Every year on June 15, organizations around the world – including Council on Aging – observe World Elder Abuse Awareness Day. This day is important because it raises awareness of the many forms of elder abuse, as well as its pervasiveness in society and the lack of reporting when abuse occurs.
There is no more upsetting form of abuse than that perpetrated against helpless individuals. All too often, for a variety of reasons, older adults aren’t able to help themselves. That’s why we need to be familiar with the problem in our communities and ready to take action if needed.
There are different types of abuse and the signs of each are not always obvious. The most notorious, of course, is physical abuse. Any deliberate infliction of pain or discomfort in order to control, coerce or punish an older adult qualifies as abuse, even if there are no lasting signs.

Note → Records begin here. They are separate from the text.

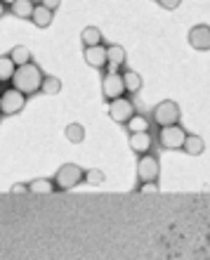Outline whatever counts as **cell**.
<instances>
[{
	"label": "cell",
	"mask_w": 210,
	"mask_h": 260,
	"mask_svg": "<svg viewBox=\"0 0 210 260\" xmlns=\"http://www.w3.org/2000/svg\"><path fill=\"white\" fill-rule=\"evenodd\" d=\"M10 57L14 59V64H17V67H24V64L31 62V50L24 48V45H17V48L10 50Z\"/></svg>",
	"instance_id": "cell-21"
},
{
	"label": "cell",
	"mask_w": 210,
	"mask_h": 260,
	"mask_svg": "<svg viewBox=\"0 0 210 260\" xmlns=\"http://www.w3.org/2000/svg\"><path fill=\"white\" fill-rule=\"evenodd\" d=\"M28 192H33V194H52V192H57V185H54V180L38 178V180H33V182H28Z\"/></svg>",
	"instance_id": "cell-14"
},
{
	"label": "cell",
	"mask_w": 210,
	"mask_h": 260,
	"mask_svg": "<svg viewBox=\"0 0 210 260\" xmlns=\"http://www.w3.org/2000/svg\"><path fill=\"white\" fill-rule=\"evenodd\" d=\"M66 140L74 144H81L85 140V128L81 123H68L66 125Z\"/></svg>",
	"instance_id": "cell-23"
},
{
	"label": "cell",
	"mask_w": 210,
	"mask_h": 260,
	"mask_svg": "<svg viewBox=\"0 0 210 260\" xmlns=\"http://www.w3.org/2000/svg\"><path fill=\"white\" fill-rule=\"evenodd\" d=\"M151 144H154V137L151 133H130V149L135 151V154H147L151 149Z\"/></svg>",
	"instance_id": "cell-11"
},
{
	"label": "cell",
	"mask_w": 210,
	"mask_h": 260,
	"mask_svg": "<svg viewBox=\"0 0 210 260\" xmlns=\"http://www.w3.org/2000/svg\"><path fill=\"white\" fill-rule=\"evenodd\" d=\"M31 21H33L38 28H48L50 24H52V10L45 7L43 3L41 5H36V12H33V17H31Z\"/></svg>",
	"instance_id": "cell-13"
},
{
	"label": "cell",
	"mask_w": 210,
	"mask_h": 260,
	"mask_svg": "<svg viewBox=\"0 0 210 260\" xmlns=\"http://www.w3.org/2000/svg\"><path fill=\"white\" fill-rule=\"evenodd\" d=\"M14 74H17V64H14V59L10 55H3L0 57V81H12Z\"/></svg>",
	"instance_id": "cell-15"
},
{
	"label": "cell",
	"mask_w": 210,
	"mask_h": 260,
	"mask_svg": "<svg viewBox=\"0 0 210 260\" xmlns=\"http://www.w3.org/2000/svg\"><path fill=\"white\" fill-rule=\"evenodd\" d=\"M154 123L158 125V128H163V125H175L177 121H180V104L172 102V100H163V102H158L156 107H154Z\"/></svg>",
	"instance_id": "cell-4"
},
{
	"label": "cell",
	"mask_w": 210,
	"mask_h": 260,
	"mask_svg": "<svg viewBox=\"0 0 210 260\" xmlns=\"http://www.w3.org/2000/svg\"><path fill=\"white\" fill-rule=\"evenodd\" d=\"M158 173H161V164L154 154H142L139 161H137V180L139 182H154L158 180Z\"/></svg>",
	"instance_id": "cell-8"
},
{
	"label": "cell",
	"mask_w": 210,
	"mask_h": 260,
	"mask_svg": "<svg viewBox=\"0 0 210 260\" xmlns=\"http://www.w3.org/2000/svg\"><path fill=\"white\" fill-rule=\"evenodd\" d=\"M10 12L17 17V19H31L36 12V3L33 0H14L10 5Z\"/></svg>",
	"instance_id": "cell-12"
},
{
	"label": "cell",
	"mask_w": 210,
	"mask_h": 260,
	"mask_svg": "<svg viewBox=\"0 0 210 260\" xmlns=\"http://www.w3.org/2000/svg\"><path fill=\"white\" fill-rule=\"evenodd\" d=\"M83 180H85V171L76 164H64L59 171L54 173V185H57V189H61V192L74 189L76 185H81Z\"/></svg>",
	"instance_id": "cell-2"
},
{
	"label": "cell",
	"mask_w": 210,
	"mask_h": 260,
	"mask_svg": "<svg viewBox=\"0 0 210 260\" xmlns=\"http://www.w3.org/2000/svg\"><path fill=\"white\" fill-rule=\"evenodd\" d=\"M24 104H26V95H24L21 90H17L14 85L3 90V95H0V111H3L5 116L19 114V111L24 109Z\"/></svg>",
	"instance_id": "cell-5"
},
{
	"label": "cell",
	"mask_w": 210,
	"mask_h": 260,
	"mask_svg": "<svg viewBox=\"0 0 210 260\" xmlns=\"http://www.w3.org/2000/svg\"><path fill=\"white\" fill-rule=\"evenodd\" d=\"M12 194H24L28 192V185H21V182H17V185H12V189H10Z\"/></svg>",
	"instance_id": "cell-27"
},
{
	"label": "cell",
	"mask_w": 210,
	"mask_h": 260,
	"mask_svg": "<svg viewBox=\"0 0 210 260\" xmlns=\"http://www.w3.org/2000/svg\"><path fill=\"white\" fill-rule=\"evenodd\" d=\"M123 81H125V90L132 92V95L142 90V76L137 74V71H125V74H123Z\"/></svg>",
	"instance_id": "cell-20"
},
{
	"label": "cell",
	"mask_w": 210,
	"mask_h": 260,
	"mask_svg": "<svg viewBox=\"0 0 210 260\" xmlns=\"http://www.w3.org/2000/svg\"><path fill=\"white\" fill-rule=\"evenodd\" d=\"M125 92H128V90H125L123 74H118V71H109V74H104V78H102V95H104L107 102L118 100V97H123Z\"/></svg>",
	"instance_id": "cell-6"
},
{
	"label": "cell",
	"mask_w": 210,
	"mask_h": 260,
	"mask_svg": "<svg viewBox=\"0 0 210 260\" xmlns=\"http://www.w3.org/2000/svg\"><path fill=\"white\" fill-rule=\"evenodd\" d=\"M81 41L85 48H90V45H99L102 43V31L97 26H85L81 34Z\"/></svg>",
	"instance_id": "cell-17"
},
{
	"label": "cell",
	"mask_w": 210,
	"mask_h": 260,
	"mask_svg": "<svg viewBox=\"0 0 210 260\" xmlns=\"http://www.w3.org/2000/svg\"><path fill=\"white\" fill-rule=\"evenodd\" d=\"M14 0H3V5H12Z\"/></svg>",
	"instance_id": "cell-29"
},
{
	"label": "cell",
	"mask_w": 210,
	"mask_h": 260,
	"mask_svg": "<svg viewBox=\"0 0 210 260\" xmlns=\"http://www.w3.org/2000/svg\"><path fill=\"white\" fill-rule=\"evenodd\" d=\"M41 92H43V95H59V92H61V81L57 78V76H45Z\"/></svg>",
	"instance_id": "cell-22"
},
{
	"label": "cell",
	"mask_w": 210,
	"mask_h": 260,
	"mask_svg": "<svg viewBox=\"0 0 210 260\" xmlns=\"http://www.w3.org/2000/svg\"><path fill=\"white\" fill-rule=\"evenodd\" d=\"M182 149H184V154H189V156H201L205 149V144L198 135H187V142H184Z\"/></svg>",
	"instance_id": "cell-16"
},
{
	"label": "cell",
	"mask_w": 210,
	"mask_h": 260,
	"mask_svg": "<svg viewBox=\"0 0 210 260\" xmlns=\"http://www.w3.org/2000/svg\"><path fill=\"white\" fill-rule=\"evenodd\" d=\"M149 125H151L149 118L142 116V114H135V116L125 123V128H128V133H147V130H149Z\"/></svg>",
	"instance_id": "cell-18"
},
{
	"label": "cell",
	"mask_w": 210,
	"mask_h": 260,
	"mask_svg": "<svg viewBox=\"0 0 210 260\" xmlns=\"http://www.w3.org/2000/svg\"><path fill=\"white\" fill-rule=\"evenodd\" d=\"M184 142H187V130H184L180 123L163 125V128L158 130V144H161L163 149H168V151L182 149Z\"/></svg>",
	"instance_id": "cell-3"
},
{
	"label": "cell",
	"mask_w": 210,
	"mask_h": 260,
	"mask_svg": "<svg viewBox=\"0 0 210 260\" xmlns=\"http://www.w3.org/2000/svg\"><path fill=\"white\" fill-rule=\"evenodd\" d=\"M161 7H165V10H175V7H180V3L182 0H156Z\"/></svg>",
	"instance_id": "cell-26"
},
{
	"label": "cell",
	"mask_w": 210,
	"mask_h": 260,
	"mask_svg": "<svg viewBox=\"0 0 210 260\" xmlns=\"http://www.w3.org/2000/svg\"><path fill=\"white\" fill-rule=\"evenodd\" d=\"M189 45L194 50H201V52L210 50V26L208 24H198V26L191 28L189 31Z\"/></svg>",
	"instance_id": "cell-10"
},
{
	"label": "cell",
	"mask_w": 210,
	"mask_h": 260,
	"mask_svg": "<svg viewBox=\"0 0 210 260\" xmlns=\"http://www.w3.org/2000/svg\"><path fill=\"white\" fill-rule=\"evenodd\" d=\"M43 81H45V76H43V71L38 69V64L28 62V64H24V67H17L12 85L17 90H21L24 95H36V92H41Z\"/></svg>",
	"instance_id": "cell-1"
},
{
	"label": "cell",
	"mask_w": 210,
	"mask_h": 260,
	"mask_svg": "<svg viewBox=\"0 0 210 260\" xmlns=\"http://www.w3.org/2000/svg\"><path fill=\"white\" fill-rule=\"evenodd\" d=\"M137 111H135V104H132V100L130 97H118V100H111L109 102V116L114 118L116 123H128L130 118L135 116Z\"/></svg>",
	"instance_id": "cell-7"
},
{
	"label": "cell",
	"mask_w": 210,
	"mask_h": 260,
	"mask_svg": "<svg viewBox=\"0 0 210 260\" xmlns=\"http://www.w3.org/2000/svg\"><path fill=\"white\" fill-rule=\"evenodd\" d=\"M83 57L92 69H104L109 64V48H104L102 43L99 45H90V48H85Z\"/></svg>",
	"instance_id": "cell-9"
},
{
	"label": "cell",
	"mask_w": 210,
	"mask_h": 260,
	"mask_svg": "<svg viewBox=\"0 0 210 260\" xmlns=\"http://www.w3.org/2000/svg\"><path fill=\"white\" fill-rule=\"evenodd\" d=\"M109 64H111L114 71H118L125 64V50L121 45H109Z\"/></svg>",
	"instance_id": "cell-19"
},
{
	"label": "cell",
	"mask_w": 210,
	"mask_h": 260,
	"mask_svg": "<svg viewBox=\"0 0 210 260\" xmlns=\"http://www.w3.org/2000/svg\"><path fill=\"white\" fill-rule=\"evenodd\" d=\"M137 192H142V194L158 192V180H154V182H142V185H139V189H137Z\"/></svg>",
	"instance_id": "cell-25"
},
{
	"label": "cell",
	"mask_w": 210,
	"mask_h": 260,
	"mask_svg": "<svg viewBox=\"0 0 210 260\" xmlns=\"http://www.w3.org/2000/svg\"><path fill=\"white\" fill-rule=\"evenodd\" d=\"M59 3H61V0H43V5H45V7H50L52 12H54V10H57V7H59Z\"/></svg>",
	"instance_id": "cell-28"
},
{
	"label": "cell",
	"mask_w": 210,
	"mask_h": 260,
	"mask_svg": "<svg viewBox=\"0 0 210 260\" xmlns=\"http://www.w3.org/2000/svg\"><path fill=\"white\" fill-rule=\"evenodd\" d=\"M85 182H88V185H102V182H104V173L97 171V168L85 171Z\"/></svg>",
	"instance_id": "cell-24"
}]
</instances>
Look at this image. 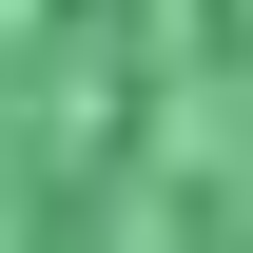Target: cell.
Here are the masks:
<instances>
[{"instance_id": "1", "label": "cell", "mask_w": 253, "mask_h": 253, "mask_svg": "<svg viewBox=\"0 0 253 253\" xmlns=\"http://www.w3.org/2000/svg\"><path fill=\"white\" fill-rule=\"evenodd\" d=\"M0 253H253V0H0Z\"/></svg>"}]
</instances>
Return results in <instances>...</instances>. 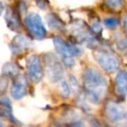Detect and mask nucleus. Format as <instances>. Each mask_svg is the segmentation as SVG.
I'll return each mask as SVG.
<instances>
[{"label":"nucleus","instance_id":"obj_3","mask_svg":"<svg viewBox=\"0 0 127 127\" xmlns=\"http://www.w3.org/2000/svg\"><path fill=\"white\" fill-rule=\"evenodd\" d=\"M44 72L51 83H59L64 77V64L54 53L48 52L44 56Z\"/></svg>","mask_w":127,"mask_h":127},{"label":"nucleus","instance_id":"obj_23","mask_svg":"<svg viewBox=\"0 0 127 127\" xmlns=\"http://www.w3.org/2000/svg\"><path fill=\"white\" fill-rule=\"evenodd\" d=\"M18 5H19V6H18V8H19V11H20V12H25V11H26V9H27L25 3L23 2V1H21V2H19Z\"/></svg>","mask_w":127,"mask_h":127},{"label":"nucleus","instance_id":"obj_16","mask_svg":"<svg viewBox=\"0 0 127 127\" xmlns=\"http://www.w3.org/2000/svg\"><path fill=\"white\" fill-rule=\"evenodd\" d=\"M106 7L112 11H119L125 5V0H104Z\"/></svg>","mask_w":127,"mask_h":127},{"label":"nucleus","instance_id":"obj_19","mask_svg":"<svg viewBox=\"0 0 127 127\" xmlns=\"http://www.w3.org/2000/svg\"><path fill=\"white\" fill-rule=\"evenodd\" d=\"M8 86V80L7 78L4 77V78L0 79V95H2L5 92V91L7 90Z\"/></svg>","mask_w":127,"mask_h":127},{"label":"nucleus","instance_id":"obj_21","mask_svg":"<svg viewBox=\"0 0 127 127\" xmlns=\"http://www.w3.org/2000/svg\"><path fill=\"white\" fill-rule=\"evenodd\" d=\"M70 87H71V90L72 91H76L77 89H78V81L75 78L74 76H70V84H69Z\"/></svg>","mask_w":127,"mask_h":127},{"label":"nucleus","instance_id":"obj_5","mask_svg":"<svg viewBox=\"0 0 127 127\" xmlns=\"http://www.w3.org/2000/svg\"><path fill=\"white\" fill-rule=\"evenodd\" d=\"M25 25L30 35L37 40L45 38L47 31L44 26L40 15L36 12H31L25 17Z\"/></svg>","mask_w":127,"mask_h":127},{"label":"nucleus","instance_id":"obj_20","mask_svg":"<svg viewBox=\"0 0 127 127\" xmlns=\"http://www.w3.org/2000/svg\"><path fill=\"white\" fill-rule=\"evenodd\" d=\"M92 30L95 33H100L102 32V26L98 20H94L92 24Z\"/></svg>","mask_w":127,"mask_h":127},{"label":"nucleus","instance_id":"obj_27","mask_svg":"<svg viewBox=\"0 0 127 127\" xmlns=\"http://www.w3.org/2000/svg\"><path fill=\"white\" fill-rule=\"evenodd\" d=\"M116 127H125V126H123V125H118V126H116Z\"/></svg>","mask_w":127,"mask_h":127},{"label":"nucleus","instance_id":"obj_10","mask_svg":"<svg viewBox=\"0 0 127 127\" xmlns=\"http://www.w3.org/2000/svg\"><path fill=\"white\" fill-rule=\"evenodd\" d=\"M31 45H32V41L30 40V38L23 34H19L12 39L10 44V48L13 53L18 54L31 47Z\"/></svg>","mask_w":127,"mask_h":127},{"label":"nucleus","instance_id":"obj_11","mask_svg":"<svg viewBox=\"0 0 127 127\" xmlns=\"http://www.w3.org/2000/svg\"><path fill=\"white\" fill-rule=\"evenodd\" d=\"M115 91L121 97H127V71H120L115 78Z\"/></svg>","mask_w":127,"mask_h":127},{"label":"nucleus","instance_id":"obj_2","mask_svg":"<svg viewBox=\"0 0 127 127\" xmlns=\"http://www.w3.org/2000/svg\"><path fill=\"white\" fill-rule=\"evenodd\" d=\"M54 48L66 67H73L75 64L74 58L81 53V50L75 44L64 40L60 37H54L52 39Z\"/></svg>","mask_w":127,"mask_h":127},{"label":"nucleus","instance_id":"obj_24","mask_svg":"<svg viewBox=\"0 0 127 127\" xmlns=\"http://www.w3.org/2000/svg\"><path fill=\"white\" fill-rule=\"evenodd\" d=\"M3 11H4V5H3L2 2H1V1H0V16H1V15H2Z\"/></svg>","mask_w":127,"mask_h":127},{"label":"nucleus","instance_id":"obj_12","mask_svg":"<svg viewBox=\"0 0 127 127\" xmlns=\"http://www.w3.org/2000/svg\"><path fill=\"white\" fill-rule=\"evenodd\" d=\"M4 19H5L8 28L12 31V32H18L20 29L21 25H20L19 17H18V12L15 10H13L12 8H7V10L5 11Z\"/></svg>","mask_w":127,"mask_h":127},{"label":"nucleus","instance_id":"obj_6","mask_svg":"<svg viewBox=\"0 0 127 127\" xmlns=\"http://www.w3.org/2000/svg\"><path fill=\"white\" fill-rule=\"evenodd\" d=\"M71 34L80 43L85 44L88 47L92 49L98 48V41L84 22L78 21L73 24L71 27Z\"/></svg>","mask_w":127,"mask_h":127},{"label":"nucleus","instance_id":"obj_4","mask_svg":"<svg viewBox=\"0 0 127 127\" xmlns=\"http://www.w3.org/2000/svg\"><path fill=\"white\" fill-rule=\"evenodd\" d=\"M94 59L107 73H114L119 69L120 59L118 55L109 50L97 49L93 52Z\"/></svg>","mask_w":127,"mask_h":127},{"label":"nucleus","instance_id":"obj_28","mask_svg":"<svg viewBox=\"0 0 127 127\" xmlns=\"http://www.w3.org/2000/svg\"><path fill=\"white\" fill-rule=\"evenodd\" d=\"M125 118H127V114H126V117H125Z\"/></svg>","mask_w":127,"mask_h":127},{"label":"nucleus","instance_id":"obj_18","mask_svg":"<svg viewBox=\"0 0 127 127\" xmlns=\"http://www.w3.org/2000/svg\"><path fill=\"white\" fill-rule=\"evenodd\" d=\"M71 87H70L69 84L67 82L62 80L60 82V92H61V95H63V97H68L71 94Z\"/></svg>","mask_w":127,"mask_h":127},{"label":"nucleus","instance_id":"obj_14","mask_svg":"<svg viewBox=\"0 0 127 127\" xmlns=\"http://www.w3.org/2000/svg\"><path fill=\"white\" fill-rule=\"evenodd\" d=\"M2 73L4 77L8 78H16L18 76L19 73V68L15 63L12 62H7L3 65L2 67Z\"/></svg>","mask_w":127,"mask_h":127},{"label":"nucleus","instance_id":"obj_9","mask_svg":"<svg viewBox=\"0 0 127 127\" xmlns=\"http://www.w3.org/2000/svg\"><path fill=\"white\" fill-rule=\"evenodd\" d=\"M28 91V83L27 79L23 75H18L11 86V95L16 100L23 98L25 97Z\"/></svg>","mask_w":127,"mask_h":127},{"label":"nucleus","instance_id":"obj_13","mask_svg":"<svg viewBox=\"0 0 127 127\" xmlns=\"http://www.w3.org/2000/svg\"><path fill=\"white\" fill-rule=\"evenodd\" d=\"M45 21L48 26L52 30L62 31L64 28V24L60 19V18L55 13H48L45 16Z\"/></svg>","mask_w":127,"mask_h":127},{"label":"nucleus","instance_id":"obj_17","mask_svg":"<svg viewBox=\"0 0 127 127\" xmlns=\"http://www.w3.org/2000/svg\"><path fill=\"white\" fill-rule=\"evenodd\" d=\"M104 25L110 30H115L120 25V20L115 17L106 18L104 19Z\"/></svg>","mask_w":127,"mask_h":127},{"label":"nucleus","instance_id":"obj_8","mask_svg":"<svg viewBox=\"0 0 127 127\" xmlns=\"http://www.w3.org/2000/svg\"><path fill=\"white\" fill-rule=\"evenodd\" d=\"M104 116L111 123H117L125 119L126 117V110L123 105L115 101H108L104 106Z\"/></svg>","mask_w":127,"mask_h":127},{"label":"nucleus","instance_id":"obj_1","mask_svg":"<svg viewBox=\"0 0 127 127\" xmlns=\"http://www.w3.org/2000/svg\"><path fill=\"white\" fill-rule=\"evenodd\" d=\"M82 79L86 100L94 104H97L108 91L106 78L97 69L90 67L84 71Z\"/></svg>","mask_w":127,"mask_h":127},{"label":"nucleus","instance_id":"obj_7","mask_svg":"<svg viewBox=\"0 0 127 127\" xmlns=\"http://www.w3.org/2000/svg\"><path fill=\"white\" fill-rule=\"evenodd\" d=\"M26 71L29 78L34 83H39L44 77V69L39 57L32 54L26 59Z\"/></svg>","mask_w":127,"mask_h":127},{"label":"nucleus","instance_id":"obj_25","mask_svg":"<svg viewBox=\"0 0 127 127\" xmlns=\"http://www.w3.org/2000/svg\"><path fill=\"white\" fill-rule=\"evenodd\" d=\"M0 127H4V123H3V120L0 117Z\"/></svg>","mask_w":127,"mask_h":127},{"label":"nucleus","instance_id":"obj_26","mask_svg":"<svg viewBox=\"0 0 127 127\" xmlns=\"http://www.w3.org/2000/svg\"><path fill=\"white\" fill-rule=\"evenodd\" d=\"M91 127H97V125H94V124H92V125H91Z\"/></svg>","mask_w":127,"mask_h":127},{"label":"nucleus","instance_id":"obj_15","mask_svg":"<svg viewBox=\"0 0 127 127\" xmlns=\"http://www.w3.org/2000/svg\"><path fill=\"white\" fill-rule=\"evenodd\" d=\"M115 45L117 49L127 58V37L118 34L115 37Z\"/></svg>","mask_w":127,"mask_h":127},{"label":"nucleus","instance_id":"obj_22","mask_svg":"<svg viewBox=\"0 0 127 127\" xmlns=\"http://www.w3.org/2000/svg\"><path fill=\"white\" fill-rule=\"evenodd\" d=\"M122 22H123L124 30H125V33L127 34V13H125V14L123 16V18H122Z\"/></svg>","mask_w":127,"mask_h":127}]
</instances>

More common and not easily detected, but similarly traumatic, are emotional or verbal abuse. Using threats or intimidation, embarrassment, humiliation, as well as degrading or insulting behavior toward an older adult falls into this category.
The third form of abuse – financial exploitation – has been called the crime of the 21st century and costs its victims billions of dollars each year. That is money that victims could be using for essential services such as health care, housing and food.
Sadly, when elder abuse occurs, its often at the hands of family members or others whom older adults may rely on or trust for personal care, household tasks, financial matters, transportation and more. And though they have been betrayed themselves, older adults are often reluctant to report their abusers for fear they will lose their independence, as well as the companionship of someone they believed cared for them.
As many as one in 10 older adults are abused or neglected each year and only one in 14 cases of abuse are ever reported to authorities. We can change that. If you suspect elder abuse, call your county’s adult protective services department. A list of several agencies in the region can be found on Council on Aging’s website.
If you suspect abuse or neglect in a nursing home, notify the nursing home abuse hotline in your state. In Ohio, the number is 1-800-342-0553.